Essas enormes "manchas" humanas continuam, como sempre estiveram, no desconhecimento total do resto dos portugueses. Antes do 25 de Abril, os "intocáveis" do gueto, os marginais deste subproletariado eram tabu para a Imprensa, o fotógrafo estava proibido de bater chapa nos bairros da lata e ninguém, dos escribas, podia ou ousava falar dessa espécie de sífilis e lepra social.
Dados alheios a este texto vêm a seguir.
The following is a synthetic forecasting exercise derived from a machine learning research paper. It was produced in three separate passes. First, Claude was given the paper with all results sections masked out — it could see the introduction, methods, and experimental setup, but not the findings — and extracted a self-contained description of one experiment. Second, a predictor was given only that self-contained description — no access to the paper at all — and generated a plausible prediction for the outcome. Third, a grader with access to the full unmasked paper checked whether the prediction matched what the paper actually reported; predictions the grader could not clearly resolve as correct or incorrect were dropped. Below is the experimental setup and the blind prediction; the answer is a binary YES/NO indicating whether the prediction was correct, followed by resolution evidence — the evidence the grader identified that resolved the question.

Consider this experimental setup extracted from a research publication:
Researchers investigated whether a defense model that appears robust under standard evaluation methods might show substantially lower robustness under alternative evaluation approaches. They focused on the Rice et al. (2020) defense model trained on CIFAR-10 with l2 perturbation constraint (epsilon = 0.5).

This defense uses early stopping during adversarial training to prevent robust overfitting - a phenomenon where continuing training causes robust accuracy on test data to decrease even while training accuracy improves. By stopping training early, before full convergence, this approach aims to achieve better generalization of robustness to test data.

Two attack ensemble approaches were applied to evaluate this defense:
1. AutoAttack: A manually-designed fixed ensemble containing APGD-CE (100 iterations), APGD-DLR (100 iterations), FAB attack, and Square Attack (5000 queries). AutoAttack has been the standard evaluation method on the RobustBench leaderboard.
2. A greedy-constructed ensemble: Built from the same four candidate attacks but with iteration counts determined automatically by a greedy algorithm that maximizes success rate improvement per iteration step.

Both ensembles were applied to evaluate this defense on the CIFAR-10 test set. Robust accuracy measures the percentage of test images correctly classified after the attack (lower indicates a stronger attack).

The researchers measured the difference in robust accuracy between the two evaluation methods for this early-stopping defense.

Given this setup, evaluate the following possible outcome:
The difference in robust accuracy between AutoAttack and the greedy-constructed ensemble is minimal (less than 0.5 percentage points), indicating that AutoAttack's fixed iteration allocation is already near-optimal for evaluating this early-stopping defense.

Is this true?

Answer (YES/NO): NO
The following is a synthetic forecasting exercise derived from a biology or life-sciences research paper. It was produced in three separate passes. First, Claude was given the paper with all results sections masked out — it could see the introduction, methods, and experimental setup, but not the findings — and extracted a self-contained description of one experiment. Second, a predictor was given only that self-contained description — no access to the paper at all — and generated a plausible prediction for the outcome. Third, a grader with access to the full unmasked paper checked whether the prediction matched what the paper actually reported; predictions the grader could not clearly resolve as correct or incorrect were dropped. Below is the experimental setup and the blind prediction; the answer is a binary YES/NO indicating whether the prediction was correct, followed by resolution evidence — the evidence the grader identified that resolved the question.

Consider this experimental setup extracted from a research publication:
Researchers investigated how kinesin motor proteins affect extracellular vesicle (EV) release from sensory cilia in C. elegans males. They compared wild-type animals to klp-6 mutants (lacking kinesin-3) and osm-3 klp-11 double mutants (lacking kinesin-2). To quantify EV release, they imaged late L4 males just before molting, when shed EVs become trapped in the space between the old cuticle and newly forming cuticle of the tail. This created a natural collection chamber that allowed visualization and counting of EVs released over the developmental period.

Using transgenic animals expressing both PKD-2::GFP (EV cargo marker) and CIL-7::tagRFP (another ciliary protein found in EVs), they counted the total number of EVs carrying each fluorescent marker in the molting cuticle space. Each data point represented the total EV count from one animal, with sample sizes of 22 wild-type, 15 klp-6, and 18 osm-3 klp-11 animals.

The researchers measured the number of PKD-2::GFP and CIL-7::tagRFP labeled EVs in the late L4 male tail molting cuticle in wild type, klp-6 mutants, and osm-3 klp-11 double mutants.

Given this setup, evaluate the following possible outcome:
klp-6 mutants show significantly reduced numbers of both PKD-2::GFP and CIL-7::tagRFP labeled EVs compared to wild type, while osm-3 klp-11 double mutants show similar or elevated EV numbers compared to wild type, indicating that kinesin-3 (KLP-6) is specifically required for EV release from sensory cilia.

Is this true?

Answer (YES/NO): NO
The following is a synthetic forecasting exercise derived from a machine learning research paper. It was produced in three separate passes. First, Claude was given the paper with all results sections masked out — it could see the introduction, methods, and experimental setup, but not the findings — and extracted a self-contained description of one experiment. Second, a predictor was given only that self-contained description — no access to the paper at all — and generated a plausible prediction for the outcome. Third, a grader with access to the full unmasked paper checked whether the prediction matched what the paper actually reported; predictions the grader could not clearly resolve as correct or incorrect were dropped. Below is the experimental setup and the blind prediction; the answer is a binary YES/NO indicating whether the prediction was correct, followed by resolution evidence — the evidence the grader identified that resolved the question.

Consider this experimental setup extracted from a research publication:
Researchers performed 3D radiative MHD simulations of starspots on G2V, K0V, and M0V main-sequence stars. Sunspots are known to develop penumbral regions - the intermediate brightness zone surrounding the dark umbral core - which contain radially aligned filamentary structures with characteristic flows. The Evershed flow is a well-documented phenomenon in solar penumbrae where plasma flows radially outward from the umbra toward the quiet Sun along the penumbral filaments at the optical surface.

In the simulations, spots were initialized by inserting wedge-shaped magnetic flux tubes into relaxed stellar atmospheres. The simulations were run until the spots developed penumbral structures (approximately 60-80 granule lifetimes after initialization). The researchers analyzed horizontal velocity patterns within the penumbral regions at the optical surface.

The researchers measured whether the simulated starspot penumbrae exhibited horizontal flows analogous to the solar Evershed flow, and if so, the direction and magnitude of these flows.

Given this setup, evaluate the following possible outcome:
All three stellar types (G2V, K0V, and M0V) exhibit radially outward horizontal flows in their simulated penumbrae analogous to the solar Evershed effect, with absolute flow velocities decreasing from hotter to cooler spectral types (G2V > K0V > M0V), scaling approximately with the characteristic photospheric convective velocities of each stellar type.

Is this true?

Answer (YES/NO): NO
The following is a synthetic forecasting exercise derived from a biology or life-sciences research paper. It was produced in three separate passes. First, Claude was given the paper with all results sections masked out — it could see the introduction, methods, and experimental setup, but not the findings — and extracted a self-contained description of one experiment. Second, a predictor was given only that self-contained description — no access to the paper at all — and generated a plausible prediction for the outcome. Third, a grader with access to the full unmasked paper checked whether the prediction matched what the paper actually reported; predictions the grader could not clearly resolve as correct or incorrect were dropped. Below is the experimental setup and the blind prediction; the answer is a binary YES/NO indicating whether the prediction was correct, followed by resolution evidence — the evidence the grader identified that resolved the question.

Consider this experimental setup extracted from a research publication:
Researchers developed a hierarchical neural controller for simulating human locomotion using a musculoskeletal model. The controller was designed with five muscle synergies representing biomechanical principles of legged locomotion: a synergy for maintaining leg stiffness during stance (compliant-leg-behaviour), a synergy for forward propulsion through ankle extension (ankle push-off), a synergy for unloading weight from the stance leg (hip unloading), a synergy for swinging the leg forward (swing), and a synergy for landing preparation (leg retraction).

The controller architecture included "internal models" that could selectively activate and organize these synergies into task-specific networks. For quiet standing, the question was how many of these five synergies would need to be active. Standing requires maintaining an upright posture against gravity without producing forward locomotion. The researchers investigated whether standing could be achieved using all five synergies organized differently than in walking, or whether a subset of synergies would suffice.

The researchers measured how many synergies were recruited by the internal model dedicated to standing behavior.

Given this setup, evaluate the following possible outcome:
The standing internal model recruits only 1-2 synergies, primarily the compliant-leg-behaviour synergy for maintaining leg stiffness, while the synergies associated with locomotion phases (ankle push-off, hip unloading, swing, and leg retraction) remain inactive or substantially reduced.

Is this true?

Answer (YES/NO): YES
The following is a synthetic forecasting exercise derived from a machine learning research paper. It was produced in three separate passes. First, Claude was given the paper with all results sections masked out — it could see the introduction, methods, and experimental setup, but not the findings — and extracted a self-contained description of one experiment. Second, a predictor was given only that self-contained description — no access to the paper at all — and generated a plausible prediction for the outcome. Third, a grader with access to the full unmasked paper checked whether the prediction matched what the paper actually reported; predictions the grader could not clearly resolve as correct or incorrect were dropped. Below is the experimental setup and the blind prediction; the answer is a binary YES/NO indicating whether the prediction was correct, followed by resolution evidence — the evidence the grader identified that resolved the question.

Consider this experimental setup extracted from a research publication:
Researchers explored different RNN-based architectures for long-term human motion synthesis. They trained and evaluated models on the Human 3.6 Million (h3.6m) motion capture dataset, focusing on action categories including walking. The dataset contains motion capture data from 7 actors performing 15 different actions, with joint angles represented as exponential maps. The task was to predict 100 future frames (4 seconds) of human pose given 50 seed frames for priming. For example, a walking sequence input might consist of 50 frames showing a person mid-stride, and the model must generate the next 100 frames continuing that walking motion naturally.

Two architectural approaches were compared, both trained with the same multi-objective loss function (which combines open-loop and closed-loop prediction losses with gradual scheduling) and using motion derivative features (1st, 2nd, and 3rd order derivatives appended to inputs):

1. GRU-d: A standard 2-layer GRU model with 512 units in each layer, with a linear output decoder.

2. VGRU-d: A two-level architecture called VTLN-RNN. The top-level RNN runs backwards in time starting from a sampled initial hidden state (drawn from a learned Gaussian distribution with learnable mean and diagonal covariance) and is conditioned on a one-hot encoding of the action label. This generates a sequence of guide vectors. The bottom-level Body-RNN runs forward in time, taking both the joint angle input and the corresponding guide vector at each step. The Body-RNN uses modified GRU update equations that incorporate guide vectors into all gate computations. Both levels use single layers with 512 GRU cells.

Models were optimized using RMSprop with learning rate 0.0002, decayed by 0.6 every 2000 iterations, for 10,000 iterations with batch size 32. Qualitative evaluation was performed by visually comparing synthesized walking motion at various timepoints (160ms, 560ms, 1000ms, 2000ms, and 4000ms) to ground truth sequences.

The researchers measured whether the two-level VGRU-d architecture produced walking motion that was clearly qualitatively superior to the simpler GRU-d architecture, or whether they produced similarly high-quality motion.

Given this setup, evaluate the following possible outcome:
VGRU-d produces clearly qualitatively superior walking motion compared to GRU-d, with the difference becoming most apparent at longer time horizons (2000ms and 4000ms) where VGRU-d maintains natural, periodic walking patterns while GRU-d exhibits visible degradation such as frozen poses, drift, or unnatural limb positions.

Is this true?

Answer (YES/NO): NO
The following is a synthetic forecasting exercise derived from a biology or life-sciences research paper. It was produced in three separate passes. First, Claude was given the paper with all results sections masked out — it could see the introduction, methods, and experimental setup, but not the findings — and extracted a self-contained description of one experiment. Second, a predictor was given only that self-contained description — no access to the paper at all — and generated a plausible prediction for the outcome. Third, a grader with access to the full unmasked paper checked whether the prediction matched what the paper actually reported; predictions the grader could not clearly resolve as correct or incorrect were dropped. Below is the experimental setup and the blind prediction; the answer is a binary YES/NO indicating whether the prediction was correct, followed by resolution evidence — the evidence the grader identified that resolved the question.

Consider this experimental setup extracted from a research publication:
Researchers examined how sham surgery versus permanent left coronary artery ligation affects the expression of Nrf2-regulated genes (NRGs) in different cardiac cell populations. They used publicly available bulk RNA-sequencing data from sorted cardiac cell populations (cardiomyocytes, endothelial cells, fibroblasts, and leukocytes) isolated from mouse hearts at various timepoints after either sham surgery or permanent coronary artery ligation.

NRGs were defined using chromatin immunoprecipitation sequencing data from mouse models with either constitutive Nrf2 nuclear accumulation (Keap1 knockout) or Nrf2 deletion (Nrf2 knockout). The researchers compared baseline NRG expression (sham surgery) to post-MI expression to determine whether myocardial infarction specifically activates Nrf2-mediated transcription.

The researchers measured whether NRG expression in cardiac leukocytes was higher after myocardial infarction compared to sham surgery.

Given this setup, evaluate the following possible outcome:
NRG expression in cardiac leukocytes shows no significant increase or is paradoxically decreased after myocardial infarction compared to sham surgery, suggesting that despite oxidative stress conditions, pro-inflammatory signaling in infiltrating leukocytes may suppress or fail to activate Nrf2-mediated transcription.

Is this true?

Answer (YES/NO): NO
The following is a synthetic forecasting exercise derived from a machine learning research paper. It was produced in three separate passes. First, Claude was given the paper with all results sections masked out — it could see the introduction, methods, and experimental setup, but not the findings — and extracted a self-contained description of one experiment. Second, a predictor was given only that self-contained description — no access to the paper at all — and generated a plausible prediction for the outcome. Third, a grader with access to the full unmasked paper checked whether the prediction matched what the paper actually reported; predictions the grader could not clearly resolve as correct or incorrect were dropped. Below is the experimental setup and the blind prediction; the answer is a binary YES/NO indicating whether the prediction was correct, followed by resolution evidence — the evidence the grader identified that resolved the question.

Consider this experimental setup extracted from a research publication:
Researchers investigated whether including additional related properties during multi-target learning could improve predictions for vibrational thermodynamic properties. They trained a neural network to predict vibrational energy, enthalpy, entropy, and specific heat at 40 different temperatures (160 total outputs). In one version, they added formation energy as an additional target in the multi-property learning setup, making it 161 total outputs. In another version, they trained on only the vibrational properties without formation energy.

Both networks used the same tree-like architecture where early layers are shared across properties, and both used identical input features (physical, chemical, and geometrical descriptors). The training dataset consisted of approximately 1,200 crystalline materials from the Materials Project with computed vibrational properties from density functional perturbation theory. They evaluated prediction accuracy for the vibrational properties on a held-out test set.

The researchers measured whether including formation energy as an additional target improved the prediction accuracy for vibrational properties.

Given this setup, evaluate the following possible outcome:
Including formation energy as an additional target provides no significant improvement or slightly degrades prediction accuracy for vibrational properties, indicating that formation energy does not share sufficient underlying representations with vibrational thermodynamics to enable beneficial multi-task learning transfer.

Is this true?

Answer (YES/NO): NO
Depois do 25 de Abril, a catadupa de comunicados, discursos, notícias, protestos, reivindicações, conferências de Imprensa, associações de amizade com os colonizados de outros mundos (excepto uma Associação de Amizade com os Colonizados de Portugal), as personalidades estrangeiras importantes, os governos meio-provisórios e que vão caindo em ritmo regular, etc, eclipsaram de novo como por magia, o que eclipsado e na sombra já estava há muito e há muito era ferreamente mantido, marginaram o que marginal já era, tornaram mais tabu o que tabu já vinha sendo.
Ciganos, velhos sem reforma ou reforma de 25$00 mensais, profissões sem dimensão económica (barbeiro, engraxador, vendedor ambulante, ferreiro, feirante, pedinte, carpinteiro, etc,) internados em asilos psiquiátricos ou não psiquiátricos, crianças sem família, são apenas alguns exemplos dessa "zona proibida" que, como um esgoto inesgotável, recebe todos aqueles que a sociedade vomita e que nem sequer, como os ratos, têm direito a raticida.
Não surgem à luz do dia, o sol não é para eles e ninguém jamais se ocupa em falar deles, em falar em nome deles, em formar com eles um partido: o partido do esgoto. Nem partidos da classe operária, nem partidos da burguesia, nem partidos da direita, nem sindicatos e comissões, nem leis e serviços, nada nem ninguém, incluindo a Imprensa, incluindo a Literatura, se ocupa disso,
Essas camadas subproletárias não têm qualquer estatuto humano ou social, profissional ou político. Estão fora do quadro , do jogo, do plano e dos planos. Nem estatuto de morador, nem estatuto de trabalhador, consumidor, sócio de clube recreativo ou desportivo, nem militante sindical. Não têm sequer cartão de identidade. Por i isso não podam ter sequer cartão de "vagabundo”.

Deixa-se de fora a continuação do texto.